**TEXT BLOCK**.
====================

- Genre: Police crime drama Action
- Created by: Ron McLean
- Starring: John Stanton; Tim Elston; James Condon; Brian Young; Tom Richards;
- Theme music composer: Francis Monkman
- Opening theme: "Perpetual Motion"
- Country of origin: Australia
- Original language: English
- No. of seasons: 1
- No. of episodes: 26

Production
- Executive producer: Don Battye
- Producers: David Lee Jan Bladier
- Production locations: Sydney, New South Wales
- Running time: 60 minutes
- Production company: Reg Grundy Organisation
- Budget: $2 million

Original release
- Network: Network Ten
- Release: 4 June – 18 December 1981

= Bellamy (TV series) =

Bellamy is an Australian police action drama television series that originally aired on Network Ten for one season from 4 June 1981. It was created by Ron McLean and produced by the Reg Grundy Organisation.

==Synopsis==
The series focused on a maverick cop named Steve Bellamy (John Stanton). His partner was Detective Mitchell (Tim Elston). Recurring characters in the series were the disapproving Daley (James Condon) who appeared in 21 episodes, the forensics technician Clem (Brian Young) who was in 15 of the episodes. Adam Garnett as Ginger, a street-wise child who befriended Bellamy, appeared in six early episodes but was phased-out of the series. Later in the run Tom Richards appeared as Detective Burns over five episodes. In the story Burns was ultimately revealed to be corrupt.

==Production==
In February 1980, Network Ten announced that they had commissioned two new television dramas from the Grundy Organisation – Bellamy, originally billed as a private eye series, and Punishment, a prison series. They allocated a budget of $4 million for 26 one-hour episodes of both productions. At the time, it was "the largest single television deal negotiated in Australia". Further confirmation of the deal between Grundy and Ten to make the series with a $2 million budget was reported in November 1980. Executive producer Don Battye explained that every episode would focus on a self-contained plot, similar to Australian police dramas Homicide, Division 4 and Matlock Police. Actor John Stanton was cast in the lead role of Bellamy, who Battye described as "a very tough policeman, but a man of compassion." Filming for the two-hour pilot took place in Sydney during August and September 1980. Production on a further 25 episodes began in December, with Battye confirming that they would be broadcast in early 1981. The two-hour pilot episode was written by show creator Ron McLean and originally broadcast on 4 June 1981.

====================

**MATERIAL SUPPLIED**.
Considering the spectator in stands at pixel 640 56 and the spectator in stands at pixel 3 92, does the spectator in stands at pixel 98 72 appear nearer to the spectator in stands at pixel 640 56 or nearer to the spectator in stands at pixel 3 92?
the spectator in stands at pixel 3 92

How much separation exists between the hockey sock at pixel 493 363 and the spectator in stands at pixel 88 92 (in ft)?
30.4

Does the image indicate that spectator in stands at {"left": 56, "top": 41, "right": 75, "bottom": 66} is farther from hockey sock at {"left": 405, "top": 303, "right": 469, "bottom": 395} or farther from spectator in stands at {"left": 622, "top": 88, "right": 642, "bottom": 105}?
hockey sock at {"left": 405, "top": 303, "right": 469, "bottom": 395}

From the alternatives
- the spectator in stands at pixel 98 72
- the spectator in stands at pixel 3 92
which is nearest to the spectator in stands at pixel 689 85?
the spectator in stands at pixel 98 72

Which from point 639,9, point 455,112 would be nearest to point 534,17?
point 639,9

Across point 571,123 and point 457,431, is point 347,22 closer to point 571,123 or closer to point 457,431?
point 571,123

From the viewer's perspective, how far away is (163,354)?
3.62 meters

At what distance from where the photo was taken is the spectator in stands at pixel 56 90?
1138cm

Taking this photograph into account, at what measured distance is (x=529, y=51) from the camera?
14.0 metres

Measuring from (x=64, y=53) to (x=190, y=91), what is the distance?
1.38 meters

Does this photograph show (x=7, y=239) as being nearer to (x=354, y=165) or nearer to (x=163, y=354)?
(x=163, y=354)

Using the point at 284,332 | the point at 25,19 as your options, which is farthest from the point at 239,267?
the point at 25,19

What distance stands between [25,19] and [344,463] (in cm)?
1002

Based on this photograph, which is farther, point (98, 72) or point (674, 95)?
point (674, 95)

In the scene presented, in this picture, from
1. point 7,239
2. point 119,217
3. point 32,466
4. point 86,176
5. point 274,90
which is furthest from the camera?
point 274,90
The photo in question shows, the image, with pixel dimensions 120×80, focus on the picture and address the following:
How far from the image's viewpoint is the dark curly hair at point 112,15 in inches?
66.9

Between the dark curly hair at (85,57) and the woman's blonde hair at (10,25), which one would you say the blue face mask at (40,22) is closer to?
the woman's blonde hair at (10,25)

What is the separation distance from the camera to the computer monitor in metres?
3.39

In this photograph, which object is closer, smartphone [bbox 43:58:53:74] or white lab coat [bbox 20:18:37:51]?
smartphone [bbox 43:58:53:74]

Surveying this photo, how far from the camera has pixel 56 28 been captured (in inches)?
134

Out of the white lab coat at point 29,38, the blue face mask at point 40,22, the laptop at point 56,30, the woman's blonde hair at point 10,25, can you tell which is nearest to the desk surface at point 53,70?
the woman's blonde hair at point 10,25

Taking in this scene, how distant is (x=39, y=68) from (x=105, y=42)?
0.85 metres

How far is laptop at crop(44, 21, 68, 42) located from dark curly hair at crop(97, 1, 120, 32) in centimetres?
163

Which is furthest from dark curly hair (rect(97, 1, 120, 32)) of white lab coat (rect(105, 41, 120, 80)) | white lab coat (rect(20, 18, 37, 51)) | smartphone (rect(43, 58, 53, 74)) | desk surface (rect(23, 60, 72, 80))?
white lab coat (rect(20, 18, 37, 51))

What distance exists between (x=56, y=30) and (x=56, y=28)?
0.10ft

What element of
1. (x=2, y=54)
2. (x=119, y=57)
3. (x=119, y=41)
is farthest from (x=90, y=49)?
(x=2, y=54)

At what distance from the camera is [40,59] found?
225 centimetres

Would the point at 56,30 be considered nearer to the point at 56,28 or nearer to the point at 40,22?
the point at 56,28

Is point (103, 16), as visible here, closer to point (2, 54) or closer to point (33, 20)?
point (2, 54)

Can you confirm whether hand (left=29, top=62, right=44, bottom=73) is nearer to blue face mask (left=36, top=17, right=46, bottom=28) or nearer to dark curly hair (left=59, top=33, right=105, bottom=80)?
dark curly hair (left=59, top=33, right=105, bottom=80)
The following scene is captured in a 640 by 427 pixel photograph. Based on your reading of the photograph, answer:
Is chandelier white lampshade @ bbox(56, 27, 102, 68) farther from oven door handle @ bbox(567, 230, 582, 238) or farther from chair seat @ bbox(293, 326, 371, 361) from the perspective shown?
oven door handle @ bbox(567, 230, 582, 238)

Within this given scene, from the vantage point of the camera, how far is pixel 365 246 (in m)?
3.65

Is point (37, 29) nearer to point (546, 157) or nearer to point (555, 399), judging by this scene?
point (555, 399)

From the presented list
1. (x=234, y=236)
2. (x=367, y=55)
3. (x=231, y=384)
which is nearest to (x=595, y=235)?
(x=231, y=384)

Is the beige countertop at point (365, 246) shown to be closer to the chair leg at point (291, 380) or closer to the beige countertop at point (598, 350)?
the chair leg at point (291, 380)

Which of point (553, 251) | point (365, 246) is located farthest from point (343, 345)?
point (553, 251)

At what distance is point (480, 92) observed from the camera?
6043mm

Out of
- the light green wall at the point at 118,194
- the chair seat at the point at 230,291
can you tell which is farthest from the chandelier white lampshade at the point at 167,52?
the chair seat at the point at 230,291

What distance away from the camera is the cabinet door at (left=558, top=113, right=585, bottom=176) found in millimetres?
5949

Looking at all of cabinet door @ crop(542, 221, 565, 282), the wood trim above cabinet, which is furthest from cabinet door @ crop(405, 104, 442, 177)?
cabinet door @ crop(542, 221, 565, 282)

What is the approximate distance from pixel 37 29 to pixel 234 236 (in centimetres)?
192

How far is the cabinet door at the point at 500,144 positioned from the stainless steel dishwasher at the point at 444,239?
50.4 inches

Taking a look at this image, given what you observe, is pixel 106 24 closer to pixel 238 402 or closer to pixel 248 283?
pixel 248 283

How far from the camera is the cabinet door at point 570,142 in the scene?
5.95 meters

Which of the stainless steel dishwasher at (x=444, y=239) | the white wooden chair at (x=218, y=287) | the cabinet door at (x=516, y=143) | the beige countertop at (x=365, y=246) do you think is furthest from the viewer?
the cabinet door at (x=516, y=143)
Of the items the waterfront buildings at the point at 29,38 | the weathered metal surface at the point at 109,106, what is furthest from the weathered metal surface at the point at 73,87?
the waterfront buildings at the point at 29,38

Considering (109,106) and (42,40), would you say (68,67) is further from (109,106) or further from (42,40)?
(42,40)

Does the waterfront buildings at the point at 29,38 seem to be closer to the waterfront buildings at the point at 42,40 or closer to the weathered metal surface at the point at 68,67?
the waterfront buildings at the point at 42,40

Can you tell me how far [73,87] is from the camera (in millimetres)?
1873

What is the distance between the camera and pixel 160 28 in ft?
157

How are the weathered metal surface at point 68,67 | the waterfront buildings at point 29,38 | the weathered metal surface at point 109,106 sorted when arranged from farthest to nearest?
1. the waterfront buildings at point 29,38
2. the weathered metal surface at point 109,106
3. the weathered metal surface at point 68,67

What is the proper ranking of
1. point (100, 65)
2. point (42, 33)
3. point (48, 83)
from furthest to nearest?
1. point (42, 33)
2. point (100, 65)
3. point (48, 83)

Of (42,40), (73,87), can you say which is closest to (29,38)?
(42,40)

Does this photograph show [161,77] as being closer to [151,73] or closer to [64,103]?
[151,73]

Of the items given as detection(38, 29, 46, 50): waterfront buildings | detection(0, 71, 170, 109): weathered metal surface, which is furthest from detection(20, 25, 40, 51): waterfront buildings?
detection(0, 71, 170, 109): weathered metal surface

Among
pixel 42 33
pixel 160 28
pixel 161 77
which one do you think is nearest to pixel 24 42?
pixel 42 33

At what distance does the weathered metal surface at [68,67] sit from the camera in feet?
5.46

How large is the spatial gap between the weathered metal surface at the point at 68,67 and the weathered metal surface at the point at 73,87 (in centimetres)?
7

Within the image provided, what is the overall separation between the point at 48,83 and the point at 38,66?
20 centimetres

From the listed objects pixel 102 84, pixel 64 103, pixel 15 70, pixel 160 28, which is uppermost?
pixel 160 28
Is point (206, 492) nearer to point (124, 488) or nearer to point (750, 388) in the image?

====================

**AIM 1**.
Answer these questions using the Bellamy article.
(a) Who composed the theme music for the series?
(b) In how many episodes did the forensics technician Clem appear?
(c) During which months was the two-hour pilot filmed?
**AIM 2**. Continue the Bellamy article, beginning right after its final sentence.

**TASK ANSWER 1**.
(a) Francis Monkman
(b) 15
(c) August and September 1980

**TASK ANSWER 2**.
The series was noticeably more violent than previous Australian police series such as those made by Crawford Productions during the 1970s.

Bellamy attracted only mediocre ratings and was shifted around the schedules several times. The series was not renewed beyond the initial series of 26 one-hour episodes.

Despite not being the success that Grundy's and Ten hoped it would be, the series was replayed twice in syndication on the very network that originally screened it, the first of the reruns on Ten was during various late night time-slots on Mondays weekly during 1986 and then during the summer of 1989–1990 at 5am Saturday mornings weekly. Ten have not replayed the series since.

The series was aired in the United Kingdom on London ITV in 1984.

During the last few years, Bellamy had a select number of episodes to view on YouTube though in the last year or so the series is currently not available on any TV channel or streaming platform.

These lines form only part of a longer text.